Über 212 000 Gäste zu Besuch

Die Tourismusregion Obermain-Jura blickt auf ein erfolgreiches Tourismusjahr zurück. 2018 haben die Region 212 187 Gäste besucht, was gegenüber dem Vorjahreszeitraum einem Plus von 4,6 Prozent entspricht. Um 1,1 Prozent sind auch die Übernachtungszahlen auf 672 074 gestiegen. Die durchschnittliche Verweildauer liegt mit 3,2 Tagen (Vorjahr 3,3 Tage) über dem Bundesdurchschnitt von 2,7. Der Tourismus ist damit ein wichtiger Wirtschaftsfaktor in der Region. Er sichert Arbeitsplätze und leistet über Steuereinnahmen einen wichtigen Beitrag zur Finanzierung öffentlicher Haushalte.

Die Aktivitäten der Tourismusregion Obermain-Jura zielten auf die Schaffung und Weiterentwicklung touristischer Angebote und Produkte und deren Vermarktung. Seit Aufstellung der Kreisentwicklungsstrategie im Jahr 2009 sind eine Vielzahl von neuen Konzepten und Projekten hinzugekommen. Als sechste Säule wurde im Rahmen der Zertifizierung zur Bayerischen Gesundheitsregion 2009 die Säule Gesundheit implementiert. Jetzt soll das Kreisentwicklungskonzept an die aktuellen Entwicklungen angepasst und fortgeschrieben werden. "Zudem wird bei Förderprogrammen immer ein Gesamtkonzept für den Landkreis vorausgesetzt", erläuterte Kreisentwickler Andreas Grosch. Mögliche Handlungsfelder seien die Digitalisierung und die demografische Entwicklung.

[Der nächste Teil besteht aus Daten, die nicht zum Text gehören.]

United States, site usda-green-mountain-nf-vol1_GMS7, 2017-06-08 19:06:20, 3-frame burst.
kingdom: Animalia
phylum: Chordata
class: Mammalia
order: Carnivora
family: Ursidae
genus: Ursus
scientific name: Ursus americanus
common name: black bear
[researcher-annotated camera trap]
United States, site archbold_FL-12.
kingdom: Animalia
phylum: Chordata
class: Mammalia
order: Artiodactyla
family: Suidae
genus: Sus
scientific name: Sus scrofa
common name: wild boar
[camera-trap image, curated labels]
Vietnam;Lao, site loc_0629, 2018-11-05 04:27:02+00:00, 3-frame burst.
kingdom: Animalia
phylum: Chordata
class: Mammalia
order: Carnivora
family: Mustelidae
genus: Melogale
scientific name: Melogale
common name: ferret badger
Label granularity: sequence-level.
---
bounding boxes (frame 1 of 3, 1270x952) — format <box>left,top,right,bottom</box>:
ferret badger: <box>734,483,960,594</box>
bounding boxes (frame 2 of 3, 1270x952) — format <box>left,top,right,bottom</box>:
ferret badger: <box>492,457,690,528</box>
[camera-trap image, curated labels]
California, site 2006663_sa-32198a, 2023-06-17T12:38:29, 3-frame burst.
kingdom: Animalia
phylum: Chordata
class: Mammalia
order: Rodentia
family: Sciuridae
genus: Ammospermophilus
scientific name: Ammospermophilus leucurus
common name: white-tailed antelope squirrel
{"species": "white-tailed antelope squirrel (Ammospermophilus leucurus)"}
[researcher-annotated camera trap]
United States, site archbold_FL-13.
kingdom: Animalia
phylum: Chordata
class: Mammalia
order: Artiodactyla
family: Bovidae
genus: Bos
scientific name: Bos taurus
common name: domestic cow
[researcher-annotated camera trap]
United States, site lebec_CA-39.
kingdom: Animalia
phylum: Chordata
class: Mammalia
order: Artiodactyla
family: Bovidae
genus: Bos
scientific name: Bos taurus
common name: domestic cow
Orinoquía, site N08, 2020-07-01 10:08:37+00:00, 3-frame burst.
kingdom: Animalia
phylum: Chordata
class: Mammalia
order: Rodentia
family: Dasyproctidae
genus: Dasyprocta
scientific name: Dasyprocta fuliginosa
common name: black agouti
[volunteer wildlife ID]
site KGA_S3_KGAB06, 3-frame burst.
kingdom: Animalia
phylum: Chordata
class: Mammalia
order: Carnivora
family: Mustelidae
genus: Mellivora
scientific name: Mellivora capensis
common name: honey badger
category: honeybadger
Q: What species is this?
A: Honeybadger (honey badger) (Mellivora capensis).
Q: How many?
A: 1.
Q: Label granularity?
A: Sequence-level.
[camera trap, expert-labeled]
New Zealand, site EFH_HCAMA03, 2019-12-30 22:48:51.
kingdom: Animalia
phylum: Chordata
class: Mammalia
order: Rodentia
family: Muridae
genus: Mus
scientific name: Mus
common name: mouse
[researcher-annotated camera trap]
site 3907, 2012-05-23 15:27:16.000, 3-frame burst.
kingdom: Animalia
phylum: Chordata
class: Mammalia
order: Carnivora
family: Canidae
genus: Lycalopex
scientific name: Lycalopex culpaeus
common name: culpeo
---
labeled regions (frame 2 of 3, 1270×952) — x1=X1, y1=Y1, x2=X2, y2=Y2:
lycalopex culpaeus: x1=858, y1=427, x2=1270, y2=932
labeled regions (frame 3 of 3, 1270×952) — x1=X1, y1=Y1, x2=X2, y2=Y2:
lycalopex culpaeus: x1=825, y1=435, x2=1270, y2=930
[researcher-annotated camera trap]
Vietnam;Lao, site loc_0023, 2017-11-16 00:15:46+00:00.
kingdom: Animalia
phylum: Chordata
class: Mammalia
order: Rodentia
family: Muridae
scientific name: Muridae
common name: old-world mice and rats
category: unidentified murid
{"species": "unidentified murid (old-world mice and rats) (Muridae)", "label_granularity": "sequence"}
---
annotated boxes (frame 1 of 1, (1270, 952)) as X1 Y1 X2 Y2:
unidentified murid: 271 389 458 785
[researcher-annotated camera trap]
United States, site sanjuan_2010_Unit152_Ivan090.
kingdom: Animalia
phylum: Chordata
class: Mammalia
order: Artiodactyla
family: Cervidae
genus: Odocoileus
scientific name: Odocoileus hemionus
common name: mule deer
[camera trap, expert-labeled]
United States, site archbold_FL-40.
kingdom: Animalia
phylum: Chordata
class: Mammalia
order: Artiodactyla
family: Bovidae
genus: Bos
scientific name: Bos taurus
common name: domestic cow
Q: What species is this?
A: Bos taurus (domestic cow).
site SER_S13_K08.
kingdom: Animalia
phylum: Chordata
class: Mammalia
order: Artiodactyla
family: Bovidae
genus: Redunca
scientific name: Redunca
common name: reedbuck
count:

Zum Ende des Jahres endete das Regionalmanagement im östlichen Landkreis. Jetzt besteht für den Landkreis die Möglichkeit, für die Folgejahre 2019 bis 2021 einen neuen Förderantrag zu stellen. Dazu hat die Landkreisverwaltung bereits einige Projekte in Auge gefasst. Darunter sind die Umsetzung und Weiterentwicklung einer Homepage für die "Wirtschaftsregion Obermain-Jura", die Entwicklung des MyLif-Heimkehrer-Konzepts zu einem Willkommens-Paket, die Weiterentwicklung besonders geeigneter Ansätze aus dem Verantwortungskompass des östlichen Kreises, die Fortentwicklung des Konzepts Bildungsregion zur "Digitalen Bildungsregion" und die Einbindung des Konzepts VHS+ unter Berücksichtigung aktueller Überlegungen zu "VHS Digital" für Senioren.